蘇烈點頭道:“有事聯係我!”
之後,李南安與慕楠雪轉身回到偏院,那方刻著黑色符文的石板仍靜靜躺在牆角,符文雖黯淡卻未完全消散,隱隱透著陰冷。
“這封印是魔族的‘鎖靈符’,專門用來禁錮靈力波動,看來下麵的東西確實不一般。”慕楠雪輕輕一揮,靈力落在石板上,試探著符文的反應,“直接破開會引發反噬,得用相剋的靈力中和。”
李南安指尖凝聚起一絲空間之力,呈淡藍色的能量絲纏繞上符文:“空間之力能切割能量流,我來試試。”
慕楠雪點頭,“那就試試吧!我幫師妹你看著點,一有異動就告訴師妹。”
李南安催動空間之力,如細刀般一點點割裂符文的脈絡,每割開一道,石板便輕顫一下,陰冷氣息也隨之減弱一分。
片刻後,隨著最後一道符文被切斷,石板上的黑氣徹底消散,露出與隔壁院落相似的通道入口,一股混雜著藥味與血腥的氣息從下方傳來。
“開了。”李南安鬆了口氣,率先躍入通道,“這下麵應該有人,師姐小心點。

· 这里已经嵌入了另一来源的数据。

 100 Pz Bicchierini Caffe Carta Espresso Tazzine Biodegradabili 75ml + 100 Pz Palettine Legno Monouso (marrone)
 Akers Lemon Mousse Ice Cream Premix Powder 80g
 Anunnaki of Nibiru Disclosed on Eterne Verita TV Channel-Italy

”
畢竟都聞到血腥味了,不難想到這一點。
通道比想象中寬敞,兩側石壁上嵌著發光的夜明珠,照亮了前行的路,地麵上散落著幾枚用過的丹藥瓶,顯然不久前有人經過這裡。
慕楠雪緊隨其後,視線掃過一處角落,發現那裡有幾滴未乾的血跡:“血跡很新,人應該剛離開沒多久。”
兩人順著通道前行,走了約百十米後,前方出現一扇石門,門縫中透出微弱的紅光。
李南安貼耳聽了聽,裡麵隱約有壓抑的喘息聲。
她對慕楠雪比了個噤聲的手勢,指尖靈力微動,悄然將石門推開一條縫隙。
門後是間石室,中央擺著一張石床,床上躺著個約莫十五六歲的少年,雙目緊閉,麵色潮紅,周身氣息紊亂得如同驚濤駭浪,時而爆發出灼熱的氣浪,時而又散發出刺骨的寒意——正是那股駁雜靈力的源頭,在他身上還有淡淡的魔氣湧現。

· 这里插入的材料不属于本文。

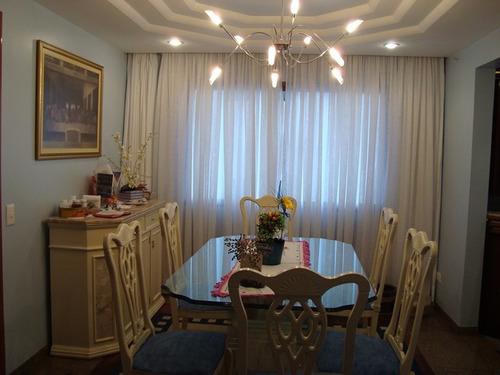 apartamento anália franco 211 m²  ref 1931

少年胸口起伏劇烈,顯然正承受著極大的痛苦,床邊還散落著幾具黑衣人的屍體,看穿著是城主府的暗衛,死狀都是一刀割破咽喉。
“就是他身上的氣息,我感覺到的就是這股靈力,沒想到居然是人身上散發出來的。”慕楠雪低聲道,“這孩子體內像是有兩股力量在撕扯,再這樣下去遲早會爆體而亡,我們要不要救?”

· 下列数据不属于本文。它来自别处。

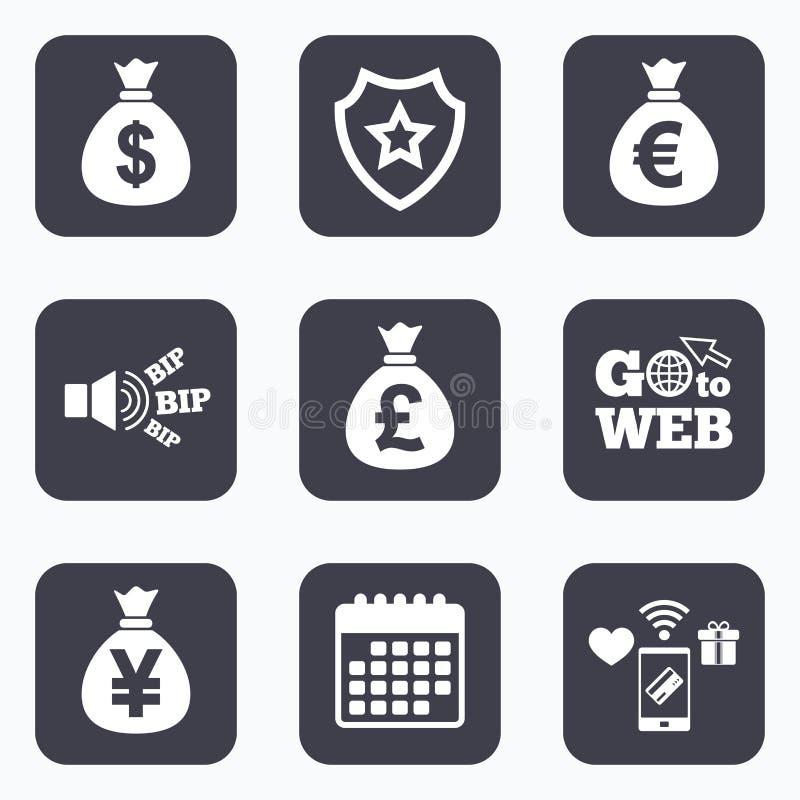 De pictogrammen van de geldzak Dollar, Euro, Pond en Yen vector illustratie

李南安注意到石床周圍刻著一圈符文:“石床上的那些符文,在強行催化他體內的力量。”
就在這時,少年突然發出一聲痛呼,周身靈力猛地暴漲,石室內的空氣瞬間被壓縮。
“不好,他快撐不住了!”慕楠雪輕聲說道。
李南安想了想,決定還是救下這少年,他體內出現靈力波動,這實在太過反常。
要知道這裡全是魔修,哪來修煉靈力的人!這人的身份一定很特殊!
李南安走了出去,慕楠雪立馬跟上。
那少年似乎還有意識,察覺到有人靠近,他的身體開始抖動起來,想要起身,可體內紊亂的力量讓他連抬手的力氣都沒有,隻能發出含混的嗚咽,眼中滿是警惕與痛苦。
“彆怕,我們不是來害你的。”李南安放緩腳步,聲音放輕,“我們是來幫你的。”
她走到石床邊,指尖凝聚起一縷溫和的淨化靈力,小心翼翼地探向少年周身——這股力量不具攻擊性,卻能撫平能量的躁動。
當淨化靈力觸碰到少年麵板時,他緊繃的身體明顯鬆弛了一瞬,不過雙眼依然緊閉。
“他體內有靈力和魔力兩股力量,互相排除吞噬,倒是和師兄之前的情況有些類似。”李南安一邊探查一邊說道,“隻知道壓製,卻沒有平衡之力,難怪會失控。”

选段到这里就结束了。